Des gitans brésiliens
Ce grand rassemblement a attiré l’objectif du photographe italien Riccardo Raspa. Nourri par les images des films de son adolescence, l’auteur va ainsi documenter ce moment religieux et touristique. « Un jour de 2018, alors que je me trouvais sur un projet commercial, j’ai partagé avec la productrice mon amour pour le monde gitan, se souvient-il. C’est elle qui m’a parlé du pèlerinage des Saintes-Maries-de-la-Mer. Mais c’est à travers ma passion pour le cinéma que j’ai découvert cette culture, notamment les réalisations d’Emir Kusturica.» Curieux, le photographe résidant en Angleterre commence ses recherches et part comme un routard pour la Camargue.
« Je suis arrivé sans endroit où dormir, confie l’artiste. Alors je me suis installé sur la plage. Très vite, j’ai fait la connaissance d’une famille gitane. C’est eux qui m’ont appris les détails de ce rassemblement et raconté la légende de Sainte Sara. Ils m’ont accueilli gentiment et ont partagé leur savoir.» Un monde nouveau s’ouvre à Riccardo Raspa. « J’ai découvert plein de choses que j’ignorais, raconte-t-il. Par exemple, j’ai rencontré des gitans brésiliens alors que je pensais qu’il n’y en avait qu’en Europe. L’événement était extrêmement riche en couleurs, en musique, en émotions et en personnages. Avec en point d’orgue les processions jusqu’à la mer et la bénédiction des statues des Saintes. »
La stigmatisation et la haine
Le photographe remarque également les précautions exagérées que les autorités prennent à l’occasion de ces quatre jours de cérémonies et de recueillement. « Il y avait beaucoup de policiers sur place, lors de la fête de Sainte Sara. Je ne pensais pas cela nécessaire et presque insultant pour une fête catholique. Cela rappelle la stigmatisation et la haine dont souffrent encore les gitans. Mais j’ai aussi vu avec joie à quel point les habitants de la petite ville étaient accueillants avec eux. Je crois que nous ne devrions pas faire attention aux légendes et même nous en détacher. »
Désormais, Riccardo Raspa souhaite continuer à documenter la culture gitane partout en Europe. Et force est de constater que la tâche s’annonce compliquée. Les conditions sanitaires et les politiques non coordonnées entre les pays empêchent les déplacements (un comble pour un peuple nomade) et presque tous les rassemblements. Ainsi, les festivités des Saintes-Maries-de-la-Mer ont été annulées en 2020 et les regroupements en 2021 s’annoncent compliqués.

• **Données enregistrées**:
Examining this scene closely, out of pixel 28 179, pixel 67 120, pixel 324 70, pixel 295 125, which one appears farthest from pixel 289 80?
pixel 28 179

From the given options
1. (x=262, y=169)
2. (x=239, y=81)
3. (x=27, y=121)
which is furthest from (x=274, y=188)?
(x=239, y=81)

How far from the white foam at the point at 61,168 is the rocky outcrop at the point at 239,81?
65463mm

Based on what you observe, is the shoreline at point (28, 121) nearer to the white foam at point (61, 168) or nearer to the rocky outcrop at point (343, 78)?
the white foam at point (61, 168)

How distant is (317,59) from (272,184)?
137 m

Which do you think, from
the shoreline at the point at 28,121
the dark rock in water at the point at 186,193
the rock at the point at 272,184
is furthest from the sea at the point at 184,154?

• **Consigne 1**:
Recopiez le passage de l'extrait choisi qui va de « Désormais, Riccardo Raspa » jusqu'à « 2021 s’annoncent compliqués. » inclus.
• **Consigne 2**:
D'après l'extrait choisi, pourquoi la tâche de Riccardo Raspa, qui veut documenter la culture gitane partout en Europe, s'annonce-t-elle compliquée ? Répondez en une à trois phrases.

• **Réponse correcte 1**:
Désormais, Riccardo Raspa souhaite continuer à documenter la culture gitane partout en Europe. Et force est de constater que la tâche s’annonce compliquée. Les conditions sanitaires et les politiques non coordonnées entre les pays empêchent les déplacements (un comble pour un peuple nomade) et presque tous les rassemblements. Ainsi, les festivités des Saintes-Maries-de-la-Mer ont été annulées en 2020 et les regroupements en 2021 s’annoncent compliqués.

• **Réponse correcte 2**:
Les conditions sanitaires et les politiques non coordonnées entre les pays empêchent les déplacements et presque tous les rassemblements. C'est pourquoi les festivités des Saintes-Maries-de-la-Mer ont été annulées en 2020, et les regroupements de 2021 s'annoncent compliqués.